#### DATASET RECORDS ####

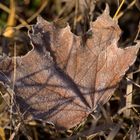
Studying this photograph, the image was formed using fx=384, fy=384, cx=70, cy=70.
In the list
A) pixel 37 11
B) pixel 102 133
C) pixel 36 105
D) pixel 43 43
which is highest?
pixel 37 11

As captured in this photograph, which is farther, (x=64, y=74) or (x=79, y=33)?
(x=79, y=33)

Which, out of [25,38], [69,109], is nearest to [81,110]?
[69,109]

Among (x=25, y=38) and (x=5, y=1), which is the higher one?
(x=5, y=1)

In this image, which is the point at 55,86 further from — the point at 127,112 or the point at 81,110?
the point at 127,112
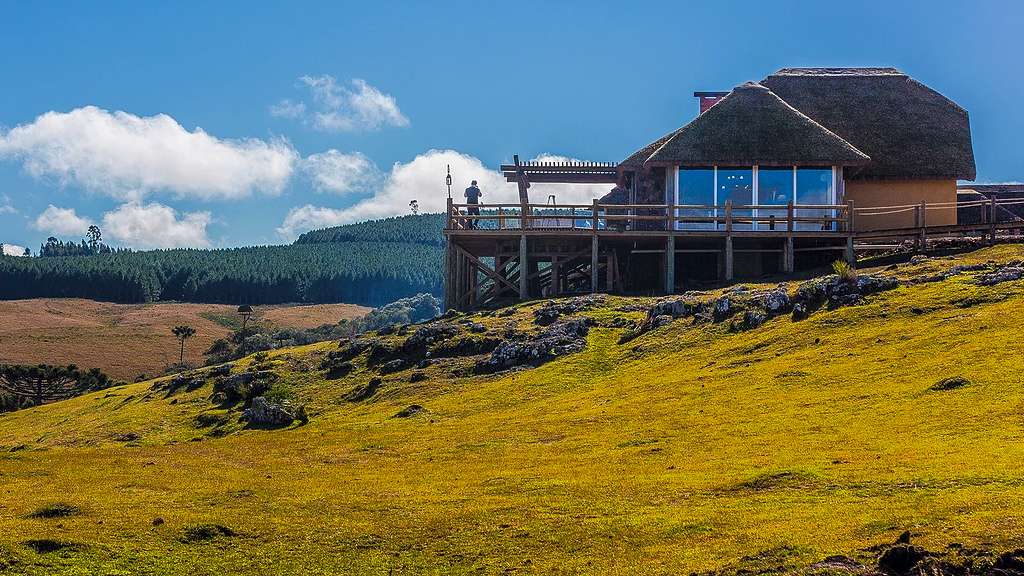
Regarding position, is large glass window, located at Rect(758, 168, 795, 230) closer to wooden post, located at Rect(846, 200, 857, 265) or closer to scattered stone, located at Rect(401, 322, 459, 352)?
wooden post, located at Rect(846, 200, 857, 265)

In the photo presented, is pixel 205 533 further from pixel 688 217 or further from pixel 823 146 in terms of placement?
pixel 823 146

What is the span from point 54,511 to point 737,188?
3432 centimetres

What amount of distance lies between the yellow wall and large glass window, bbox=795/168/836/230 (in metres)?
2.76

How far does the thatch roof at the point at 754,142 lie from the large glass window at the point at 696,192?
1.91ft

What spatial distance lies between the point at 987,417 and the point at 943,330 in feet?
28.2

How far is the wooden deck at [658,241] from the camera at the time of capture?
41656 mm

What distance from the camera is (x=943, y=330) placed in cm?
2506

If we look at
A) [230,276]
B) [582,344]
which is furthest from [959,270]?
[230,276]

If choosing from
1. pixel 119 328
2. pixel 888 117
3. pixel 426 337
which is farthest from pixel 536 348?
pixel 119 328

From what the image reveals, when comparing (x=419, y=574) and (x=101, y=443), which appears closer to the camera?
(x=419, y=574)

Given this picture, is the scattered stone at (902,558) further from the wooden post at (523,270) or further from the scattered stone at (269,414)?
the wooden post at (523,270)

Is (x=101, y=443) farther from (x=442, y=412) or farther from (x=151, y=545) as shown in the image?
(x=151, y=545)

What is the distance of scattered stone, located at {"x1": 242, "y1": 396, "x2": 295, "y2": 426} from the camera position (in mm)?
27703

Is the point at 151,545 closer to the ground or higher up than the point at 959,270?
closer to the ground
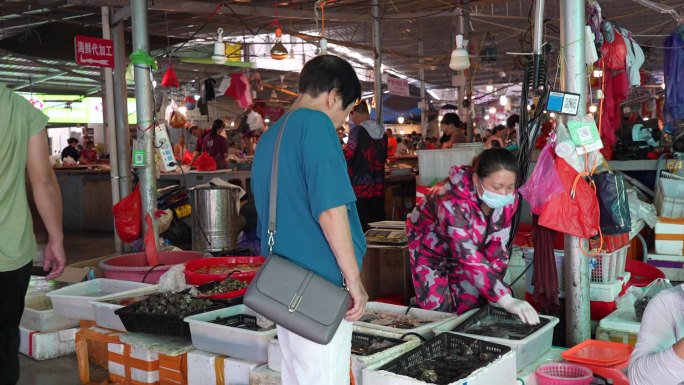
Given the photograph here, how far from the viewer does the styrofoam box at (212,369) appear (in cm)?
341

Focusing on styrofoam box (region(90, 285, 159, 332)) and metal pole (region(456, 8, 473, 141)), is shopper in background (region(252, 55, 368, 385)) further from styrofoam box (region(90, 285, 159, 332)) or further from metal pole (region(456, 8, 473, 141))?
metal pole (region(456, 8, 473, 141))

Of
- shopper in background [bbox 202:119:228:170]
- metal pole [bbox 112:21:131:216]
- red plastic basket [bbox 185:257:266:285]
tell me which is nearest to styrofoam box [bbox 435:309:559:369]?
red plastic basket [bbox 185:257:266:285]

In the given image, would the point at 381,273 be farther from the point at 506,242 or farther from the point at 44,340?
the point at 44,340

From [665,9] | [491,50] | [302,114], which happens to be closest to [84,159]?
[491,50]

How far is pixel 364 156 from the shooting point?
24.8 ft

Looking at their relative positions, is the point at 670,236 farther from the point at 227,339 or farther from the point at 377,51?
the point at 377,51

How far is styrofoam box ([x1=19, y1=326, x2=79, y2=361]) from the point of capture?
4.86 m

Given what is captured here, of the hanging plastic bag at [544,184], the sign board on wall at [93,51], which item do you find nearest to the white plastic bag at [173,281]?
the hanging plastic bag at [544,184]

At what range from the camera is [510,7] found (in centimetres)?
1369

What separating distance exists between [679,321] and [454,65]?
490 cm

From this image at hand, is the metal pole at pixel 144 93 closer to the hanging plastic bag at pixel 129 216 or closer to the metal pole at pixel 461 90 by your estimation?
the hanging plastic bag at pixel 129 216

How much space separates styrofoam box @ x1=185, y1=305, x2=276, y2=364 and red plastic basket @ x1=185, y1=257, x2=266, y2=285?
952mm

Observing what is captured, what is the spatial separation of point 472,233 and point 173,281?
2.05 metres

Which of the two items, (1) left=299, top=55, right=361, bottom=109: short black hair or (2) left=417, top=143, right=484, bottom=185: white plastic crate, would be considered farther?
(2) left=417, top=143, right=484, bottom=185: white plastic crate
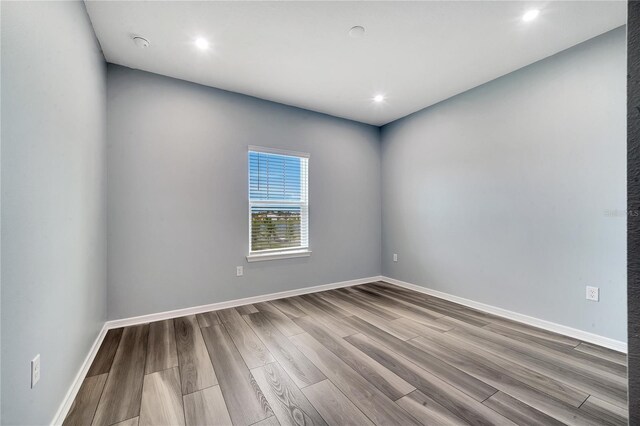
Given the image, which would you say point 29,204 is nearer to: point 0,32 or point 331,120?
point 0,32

####

EXERCISE BRIEF: Transcribe the entries above verbatim, omitting their pictures.

RESULT OF THE EXERCISE:
Studying this photograph, the image was formed using fx=384, fy=384, cx=70, cy=70.
In the list
A) pixel 37 11
B) pixel 102 133
C) pixel 36 105
D) pixel 43 43
which is highest?
pixel 37 11

As captured in this photograph, which is farther, (x=64, y=74) or (x=79, y=33)?
(x=79, y=33)

Which, out of [25,38], [69,109], is nearest to [81,110]?
[69,109]

Among (x=25, y=38) and (x=5, y=1), which is the higher one?
(x=5, y=1)

In this image, which is the point at 55,86 further from — the point at 127,112 or the point at 81,110?
the point at 127,112
Regarding position, is large glass window, located at Rect(758, 168, 795, 230) closer to wooden post, located at Rect(846, 200, 857, 265) or closer to scattered stone, located at Rect(401, 322, 459, 352)?
wooden post, located at Rect(846, 200, 857, 265)

In the photo presented, is pixel 205 533 further from pixel 688 217 or further from pixel 823 146 in terms of placement?
pixel 823 146

What is the span from point 54,511 to point 737,188?
3432 centimetres

What amount of distance lies between the yellow wall and large glass window, bbox=795/168/836/230 (in metres)?
2.76

How far does the thatch roof at the point at 754,142 lie from the large glass window at the point at 696,192?
1.91ft

What spatial distance lies between the point at 987,417 and the point at 943,330 in feet?
28.2

How far is the wooden deck at [658,241] from the camera at the time of capture?
41656 mm

What distance from the camera is (x=943, y=330) placed in cm?
2506

If we look at
A) [230,276]
B) [582,344]
which is furthest from [959,270]?
[230,276]

If choosing from
1. pixel 119 328
2. pixel 888 117
3. pixel 426 337
which is farthest from pixel 536 348?
pixel 119 328

From what the image reveals, when comparing (x=419, y=574) and (x=101, y=443), which appears closer to the camera?
(x=419, y=574)

Given this picture, is the scattered stone at (902,558) further from the wooden post at (523,270) or further from the scattered stone at (269,414)?
the wooden post at (523,270)

Is (x=101, y=443) farther from (x=442, y=412) or farther from (x=151, y=545) as shown in the image?
(x=151, y=545)

What is the distance of scattered stone, located at {"x1": 242, "y1": 396, "x2": 295, "y2": 426} from the camera position (in mm)?
27703

Is the point at 151,545 closer to the ground or higher up than the point at 959,270?
closer to the ground
Given the photograph here, how far from the viewer does the styrofoam box at (212,369) appear (in cm)?
341

Focusing on styrofoam box (region(90, 285, 159, 332)) and metal pole (region(456, 8, 473, 141)), is shopper in background (region(252, 55, 368, 385)) further from styrofoam box (region(90, 285, 159, 332)) or further from metal pole (region(456, 8, 473, 141))?
metal pole (region(456, 8, 473, 141))

Of
- shopper in background [bbox 202:119:228:170]
- metal pole [bbox 112:21:131:216]
- red plastic basket [bbox 185:257:266:285]
tell me which is nearest to styrofoam box [bbox 435:309:559:369]?
red plastic basket [bbox 185:257:266:285]

In the given image, would the point at 381,273 be farther from the point at 506,242 or farther from the point at 44,340?
the point at 44,340

From [665,9] | [491,50] | [302,114], which happens to be closest to [84,159]?
[491,50]

How far is pixel 364 156 from the shooting point?
24.8 ft

Looking at their relative positions, is the point at 670,236 farther from the point at 227,339 or farther from the point at 377,51?
the point at 377,51

How far is styrofoam box ([x1=19, y1=326, x2=79, y2=361]) from the point of capture?
4.86 m

Given what is captured here, of the hanging plastic bag at [544,184], the sign board on wall at [93,51], which item do you find nearest to the white plastic bag at [173,281]?
the hanging plastic bag at [544,184]

At what range from the camera is [510,7] found (in centimetres)?
1369

What separating distance exists between [679,321] and [454,65]?
490 cm

From this image at hand, is the metal pole at pixel 144 93 closer to the hanging plastic bag at pixel 129 216 or closer to the metal pole at pixel 461 90 by your estimation?
the hanging plastic bag at pixel 129 216

How much space separates styrofoam box @ x1=185, y1=305, x2=276, y2=364 and red plastic basket @ x1=185, y1=257, x2=266, y2=285?
952mm

Observing what is captured, what is the spatial separation of point 472,233 and point 173,281?
2.05 metres

Which of the two items, (1) left=299, top=55, right=361, bottom=109: short black hair or (2) left=417, top=143, right=484, bottom=185: white plastic crate, would be considered farther?
(2) left=417, top=143, right=484, bottom=185: white plastic crate
Given the image, which would you say point 29,204 is nearer to: point 0,32 or point 331,120?
point 0,32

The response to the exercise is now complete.